6. Chocolate is good for your teeth. The myth that chocolate rots your teeth has fallen out the window. Instead, scientists are realizing that chocolate is better for you, or at least your teeth, than once thought. According to these scientists, chocolate contains antibacterial ingredients that fight streptococcus mutans, which causes acids to attack tooth enamel. Who knows, in a few years, we could all be brushing our teeth with real chocolate toothpaste.
5. Humans can overdose on chocolate. Though chances are low, humans can indeed die from eating too much chocolate. According to scientists, a human would have to consume around 1,000 milligrams per kilogram of your weight. The chemical that chocolate contains is called theobromine, which is similar to drugs such as morphine and cocaine. This causes a faint high-like effect when eating chocolate. However, given it would take about 75 pounds of chocolate in one sitting to kill you, death by chocolate is quite rare. Check out the CSI Episode, “Revenge is Best Served Cold,” from September 26, 2002 for a lesson in death by chocolate.
4. It takes about 400-500 cacao beans to produce just one pound of chocolate. A cacao tree can grow up to 30 feet tall, and takes almost six months to fully produce a cacao pod. One pod contains about 20 to 60 beans in it, which then has to ferment and dry out for three weeks. After grinding, conching and tempering, the chocolate is finally done. Each tree produces only about 50 pods each year, making the process of creating chocolate a long and laborious one.

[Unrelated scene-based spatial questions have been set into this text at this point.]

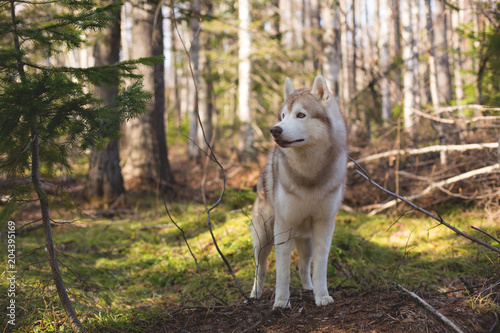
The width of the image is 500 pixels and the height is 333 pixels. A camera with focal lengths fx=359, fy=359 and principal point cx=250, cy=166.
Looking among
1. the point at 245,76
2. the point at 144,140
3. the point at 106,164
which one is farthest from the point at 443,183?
the point at 245,76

3. Just the smell of chocolate relaxes you. A study in the mid-nineties proved that smelling chocolate has the opposite effect of eating it – it calms you down. Using an EEG to watch people’s brain waves, the scientists let in different food smells to the subjects in a room. None of the smells other than chocolate had an effect. “It caused a dip from the ‘no smell’ control reading of 2.6 microvolts in the brain wave down to around 1.8 microvolts,” according to the study.
2. Americans purchase a total of approximately 58 pounds of chocolate each Valentine’s Day. $18.9 billion will be spent on Valentine’s Day, and $1.7 billion of that being candy alone. According to a candy study, over 90% of people would prefer chocolate over flowers for the romantic holiday, and each person spends approximately $220 for their loved ones during this season.
1. Lucile Ball took chocolate lessons for an I Love Lucy episode. For one of the show’s most popular episodes, “Job Switching,” actress Lucile Ball took classes from chocolatier Amanda Milligan, who made an appearance in the episode as a co-worker of Lucy’s. Of course it didn’t go so well for Lucy when she took the job as a chocolate dipper, Lucile knew what she was doing.